What happened

Shares of Carvana (NYSE:CVNA) were climbing last month as a series of bullish analyst reports, positive third-party data, and momentum from the recovery pushed the online used car dealer higher. According to data from S&P Global Market Intelligence, the stock finished June up 29%.

As you can see from the chart below, the stock's gains were uneven, but it still finished sharply higher.

CVNA Chart

CVNA data by YCharts.

So what

Carvana stock jumped 19% on June 2, though there wasn't a clear reason for the surge. Reports from data analytics firms M Science and YipitData appeared to show Carvana's sales improving while rival Vroom (NASDAQ:VRM) said it would target a $2 billion valuation in its IPO .

A Carvana vending machine tower

Image source: Carvana.

The following week, two analysts increased their price targets on Carvana with Nomura lifting its target from $89 to $105 as analyst Steve McManus said April would be the trough in sales. Needham analyst Brad Erickson hiked its price target from $100 to $135, and lifted his EBITDA forecast after dealer checks. He also expressed confidence in end-user car demand and consumers' willingness to shop for vehicles online.

That same week, Vroom shares doubled on its IPO, which may have led to increased interest in Carvana.
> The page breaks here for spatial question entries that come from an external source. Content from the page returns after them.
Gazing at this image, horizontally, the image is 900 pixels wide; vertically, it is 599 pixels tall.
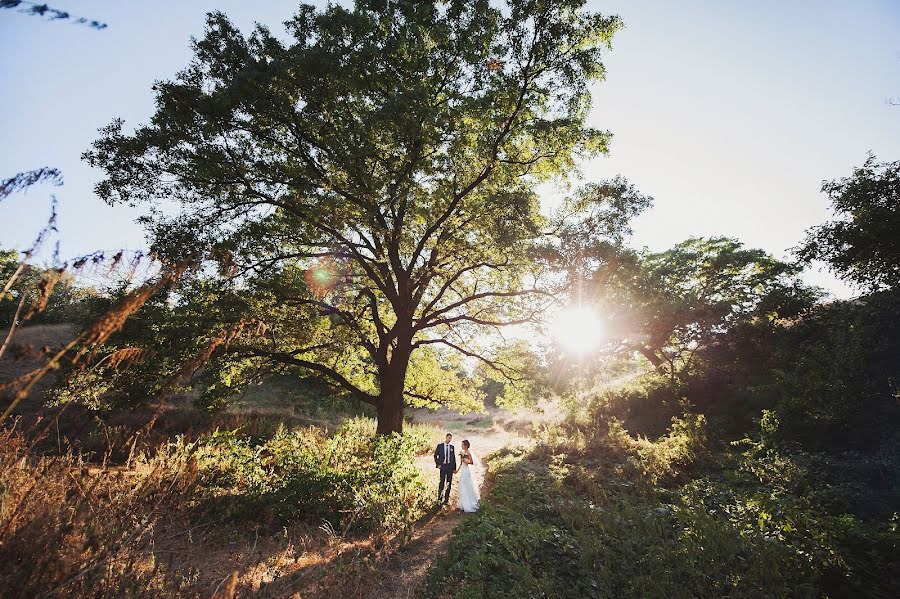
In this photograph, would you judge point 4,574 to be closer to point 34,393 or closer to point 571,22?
point 571,22

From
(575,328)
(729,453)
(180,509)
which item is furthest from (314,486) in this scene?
(729,453)

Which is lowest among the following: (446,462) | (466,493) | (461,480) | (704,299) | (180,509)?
(466,493)

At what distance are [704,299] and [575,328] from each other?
10.1 m

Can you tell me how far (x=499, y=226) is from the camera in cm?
980

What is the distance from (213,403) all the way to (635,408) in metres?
18.3

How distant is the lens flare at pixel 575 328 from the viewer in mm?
11500

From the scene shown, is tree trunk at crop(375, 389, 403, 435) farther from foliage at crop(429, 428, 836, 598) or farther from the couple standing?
foliage at crop(429, 428, 836, 598)

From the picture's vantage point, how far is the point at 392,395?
1270 centimetres

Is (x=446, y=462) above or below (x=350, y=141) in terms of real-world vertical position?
below

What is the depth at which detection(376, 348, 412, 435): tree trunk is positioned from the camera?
12.6 metres

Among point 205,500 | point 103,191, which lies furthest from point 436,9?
point 205,500

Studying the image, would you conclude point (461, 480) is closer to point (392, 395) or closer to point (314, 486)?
point (392, 395)

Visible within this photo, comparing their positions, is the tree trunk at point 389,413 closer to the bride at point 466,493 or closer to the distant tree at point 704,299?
the bride at point 466,493

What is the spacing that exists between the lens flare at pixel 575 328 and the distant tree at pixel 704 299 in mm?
2008
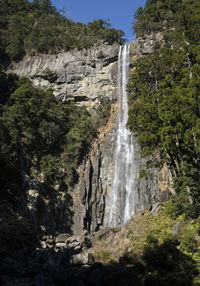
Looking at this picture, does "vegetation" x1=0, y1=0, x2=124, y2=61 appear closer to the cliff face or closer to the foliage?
the cliff face

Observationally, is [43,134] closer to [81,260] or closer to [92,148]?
[92,148]

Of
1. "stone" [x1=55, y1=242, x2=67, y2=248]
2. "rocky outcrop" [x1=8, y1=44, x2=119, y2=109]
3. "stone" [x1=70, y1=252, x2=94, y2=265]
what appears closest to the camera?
"stone" [x1=70, y1=252, x2=94, y2=265]

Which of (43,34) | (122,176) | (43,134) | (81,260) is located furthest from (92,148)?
(43,34)

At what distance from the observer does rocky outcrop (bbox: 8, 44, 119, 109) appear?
38875mm

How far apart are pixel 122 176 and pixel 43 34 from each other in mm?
34280

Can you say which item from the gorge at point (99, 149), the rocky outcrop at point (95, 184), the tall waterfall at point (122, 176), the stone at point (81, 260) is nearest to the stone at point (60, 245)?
the gorge at point (99, 149)

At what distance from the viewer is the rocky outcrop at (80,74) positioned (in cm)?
3888

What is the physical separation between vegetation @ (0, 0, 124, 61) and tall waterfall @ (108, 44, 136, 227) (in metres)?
13.8

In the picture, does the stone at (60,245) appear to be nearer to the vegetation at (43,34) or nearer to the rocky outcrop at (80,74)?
the rocky outcrop at (80,74)

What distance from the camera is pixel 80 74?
40031 mm

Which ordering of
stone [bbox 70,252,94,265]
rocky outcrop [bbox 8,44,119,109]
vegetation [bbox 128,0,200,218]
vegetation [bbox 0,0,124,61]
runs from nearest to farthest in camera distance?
1. stone [bbox 70,252,94,265]
2. vegetation [bbox 128,0,200,218]
3. rocky outcrop [bbox 8,44,119,109]
4. vegetation [bbox 0,0,124,61]

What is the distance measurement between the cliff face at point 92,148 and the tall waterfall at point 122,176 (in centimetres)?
66

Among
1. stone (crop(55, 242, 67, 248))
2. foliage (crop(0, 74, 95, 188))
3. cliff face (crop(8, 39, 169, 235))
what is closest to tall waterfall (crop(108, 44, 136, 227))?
cliff face (crop(8, 39, 169, 235))

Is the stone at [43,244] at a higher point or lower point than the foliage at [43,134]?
lower
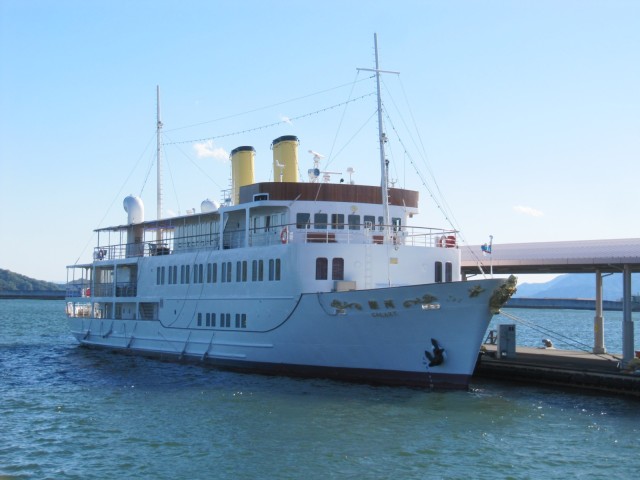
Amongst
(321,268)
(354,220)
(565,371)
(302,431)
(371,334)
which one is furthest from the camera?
(354,220)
Toward the end of the month, Carvana launched a direct-purchase platform for dealers to buy wholesale vehicles from Carvana.

Now what

Carvana shares have bounced back strongly from the March crash as investor enthusiasm has increased for e-commerce stocks. Though Carvana is unprofitable and the stock is heavily shorted, the car dealer has seen sales double every year since it was founded.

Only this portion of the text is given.